This is Brometheus, report in. Or don't. I'm just gonna take a nap either way.

DONGBOT

We have located the central computer. It seems to be telling us something.

Mfmln_medium

OUT ON BAIL, FRESH OUT JAIL, SPECIES-MAKIN' DREAMIN'

SOON AS I STEP ON THE SCENE, YOU HEAR THE BIG TEN SCREAMIN

FIENDIN' FOR OFFENSE AND TENTACLES

PUNCH BLUE IN THE TESTICLES

IN O-H AND C-BUS, IT'S ALL BALL

ONLY WE TOOK YOUR LINEMEN AND RECRUITS TO LIVE AND DIE

A COMMIT IT AIN'T SHIT TILL SPACE JOCKEY URB SAYS TIME TO FLY

FLOSSIN BUT USE CAUTION BECAUSE WE COLLIDE WITH OTHER TEAMS

GOT YOUR FOOTBALL BONERS STRETCHIN' SEAMS INSIDE YOUR JEANS

BUMPIN' AND GRINDIN', NO BIG TEN SLOW JAM

YOU KNOW WE GO NO-HUDDLE SO WE SLOW DOWN FOR NO MAN

SAY WHAT YOU SAY

BUT TRESSELBALL'S GONE BY THE WAY

ON FOURTH DOWN WAVE THE PUNTERS AWAY

FROM MARS OUT TO PHOEBUS

ALPHA CENTAURI NEVER NEEDS US

CAUSE WE BRINGIN SPACE FOOTBALL DOWN TO C-BUS

GIMME LOOOOOOOOVE!

DONGBOT

He appears to be a humanoid hologram of some sort.

DR. LUKE FICKELL, PHD also ARCHAEOLOGIST

It's like he never died, dude. Fuckin' amazing.

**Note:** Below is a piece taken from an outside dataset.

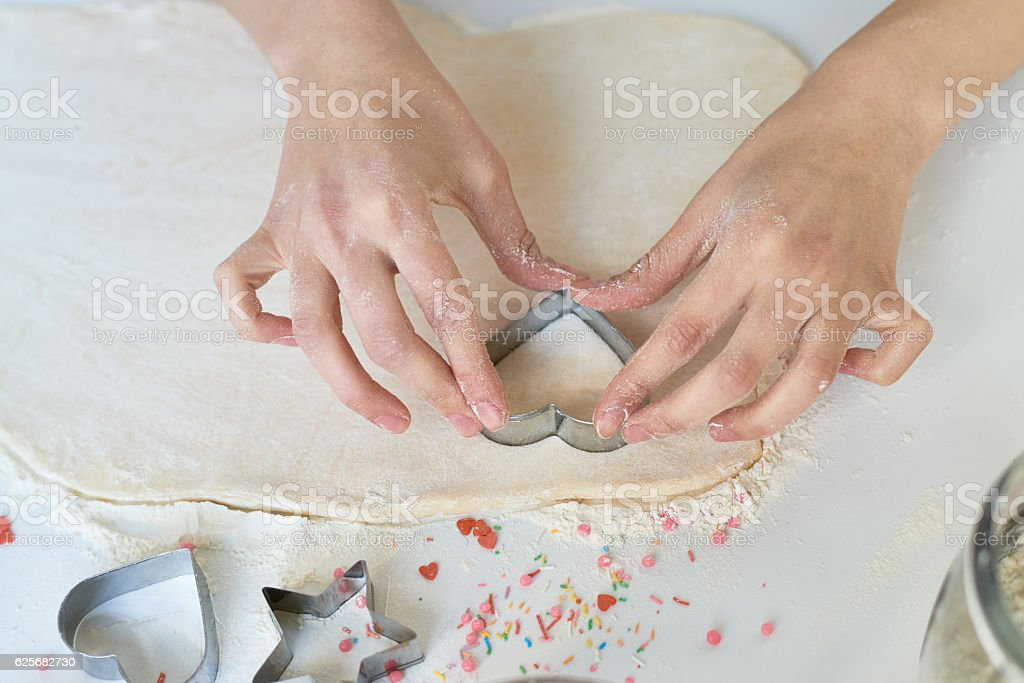 Baking Valentine cookies stock photo
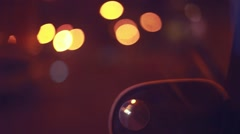 Defocusing background on night road with bokeh and car mirror. 1920x1080 Stock Footage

PROFESSOR DR. VRABRO also ARCHEOLOGIST

What do you mean "Like?"


SOME SKIPPING AHEAD IN THE PLOT. THE OTHER WEAK SCIENCE PEOPLE WHO AREN'T AS GOOD AT SCIENCE ALL DIE WHEN MONSTERS EAT THEM IN SOME PURDUE-AFTER-DARK KIND OF SHIT. SPACE JOCKEY URBAN FILLS IN VRABRO AND FICKELL ON HIS MASTER PLAN TO ELIMINATE THE BIG TEN BECAUSE THEY'RE NOT THE NEXT STAGE IN HUMAN EVOLUTION. ACTUALLY IT TURNS OUT THEY SKIPPED A BUNCH OF SOFTWARE UPDATES. LIKE, A THOUSAND OF THEM.

Ml0ei_medium

SPACE JOCKEY URBAN

Guhh, bros, my chest hurts.



DR. LUKE FICKELL, PHD also ARCHAEOLOGIST

Garlic butter always does that to me too, bro.



SPACE JOCKEY URBAN

Nah, it's hurt like a bitchbasket since Florida. Ahhh, hold the wheel of this surprisingly easy-to-drive alien ship, I gotta do this.

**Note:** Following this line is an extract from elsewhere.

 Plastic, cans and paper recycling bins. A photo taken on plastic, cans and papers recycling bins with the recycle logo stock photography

SPACE JOCKEY URBAN CONVULSES AND SHIT LIKE HE JUST SET A DEADLIFT PR OR SOMETHING. THEN BRAH-XTON MILLER POPS THROUGH HIS CHEST.


5llte_medium

BRAH-XTON MILLER

'Sup. Heisman.

SPACE JOCKEY URBAN

That was like dropping a quatro when you expected a deuce. Feel so much better now, bros.

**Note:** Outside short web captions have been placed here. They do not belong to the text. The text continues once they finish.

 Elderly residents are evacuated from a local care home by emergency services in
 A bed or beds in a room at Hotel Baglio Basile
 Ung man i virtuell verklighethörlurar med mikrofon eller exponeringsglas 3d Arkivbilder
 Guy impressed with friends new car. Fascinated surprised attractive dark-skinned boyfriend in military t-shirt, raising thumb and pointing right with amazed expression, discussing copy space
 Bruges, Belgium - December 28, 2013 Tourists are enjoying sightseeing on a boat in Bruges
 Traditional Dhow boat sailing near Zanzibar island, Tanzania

PROFESSOR DR. VRABRO also ARCHEOLOGIST

So there, Urb. We'll stay awake with you. So behind on my lift schedule.


DR. LUKE FICKELL, PHD also ARCHAEOLOGIST

Word. We've got 83 seasons of Franklin and Bash to watch, too.


PROFESSOR DR. VRABRO also ARCHEOLOGIST


No objections, your honor. Let's do this. Hypersleep is for bitches. I got to...TAKE A SHEET.


HE POPS A SHEET, THE ORAL ENERGY SUPPLEMENT YOU CAN TAKE ANYWHERE.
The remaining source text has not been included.